TORCH_CHECK(new_size == 0 || curr_storage_size == 0, "new_size: ", new_size, ". curr_storage_size: ", curr_storage_size);
// The "functionalization rule" for storage resizing is a giant no-op, mainly because we don't want
// resize_() calls to actualy emit any ops in the functional graph.
// How does it work?
// Resizing up (old size == 0):
// We do nothing in this case.
// The expection is that for the user code to be valid, the next op that should run against the current tensor "x"
// will be a x.copy_(y) (or similar), that will fully overwrite the data of x.
// If there are any outstanding aliases of x, we expect them not to be used until after the copy_() call
// (otherwise the eager code would be invalid),
// and therefore functionalization will regenerate the aliases off of the result of `x.copy(y)`.
// Resizing down (new size == 0):
// We also do nothing in this case.

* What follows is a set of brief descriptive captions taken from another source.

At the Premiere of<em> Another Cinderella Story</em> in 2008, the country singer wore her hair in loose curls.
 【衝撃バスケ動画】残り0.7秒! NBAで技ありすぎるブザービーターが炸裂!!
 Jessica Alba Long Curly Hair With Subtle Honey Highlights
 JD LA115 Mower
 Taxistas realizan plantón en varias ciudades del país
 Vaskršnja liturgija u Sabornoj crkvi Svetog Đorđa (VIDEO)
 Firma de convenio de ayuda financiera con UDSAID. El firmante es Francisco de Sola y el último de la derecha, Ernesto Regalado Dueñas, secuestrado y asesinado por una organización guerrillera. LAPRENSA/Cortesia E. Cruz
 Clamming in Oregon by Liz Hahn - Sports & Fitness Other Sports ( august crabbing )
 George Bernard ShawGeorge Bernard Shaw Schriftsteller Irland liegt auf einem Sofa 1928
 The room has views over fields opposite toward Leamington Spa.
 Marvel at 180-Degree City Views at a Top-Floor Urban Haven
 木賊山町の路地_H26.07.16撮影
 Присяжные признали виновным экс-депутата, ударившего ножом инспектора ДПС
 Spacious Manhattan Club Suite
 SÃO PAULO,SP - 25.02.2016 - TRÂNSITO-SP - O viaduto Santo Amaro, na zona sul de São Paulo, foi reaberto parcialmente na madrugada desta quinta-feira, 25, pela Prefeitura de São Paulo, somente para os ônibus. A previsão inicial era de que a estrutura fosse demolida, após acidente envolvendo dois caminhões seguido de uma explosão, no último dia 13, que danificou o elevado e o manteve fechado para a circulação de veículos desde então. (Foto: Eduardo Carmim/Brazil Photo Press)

The assumption is that after resizing a tensor down,
// it is fully unused in the program (unless it is later resized back up first, has data copied in)
// Although it might be saved for backward, which happens in FSDP.
// The expected pattern is that the param will then be resized back up from zero in the backward.
// Mark the tensor as having its storage resized.
// This is so we can detect it for inputs in AOTAutograd and error / emit
// an input mutation resize_() appropriately
functional_storage_impl()->mark_inductor_storage_resize(new_size);
}
void FunctionalTensorWrapper::maybe_replace_storage(const Tensor& other) {
// Note [resize_() in functionalization pass]
// resize_() is a special operator in functionalization because it can reallocate its underlying storage.
// This function is only ever called in the case that resize_() needs to reallocate its storage to a larger size.
//
// However, functionalization currently bans the following code:
// a = torch.ones(2)
// b = a.view(2)
// b.resize_(4) # b is a view tensor, that we are trying to increase the storage size of
//
// Why is this code difficult to handle?
// The functionalization pass currently keeps aliases in sync by making the following assumptions:
// - The “base” tensor always refers to “all of the data”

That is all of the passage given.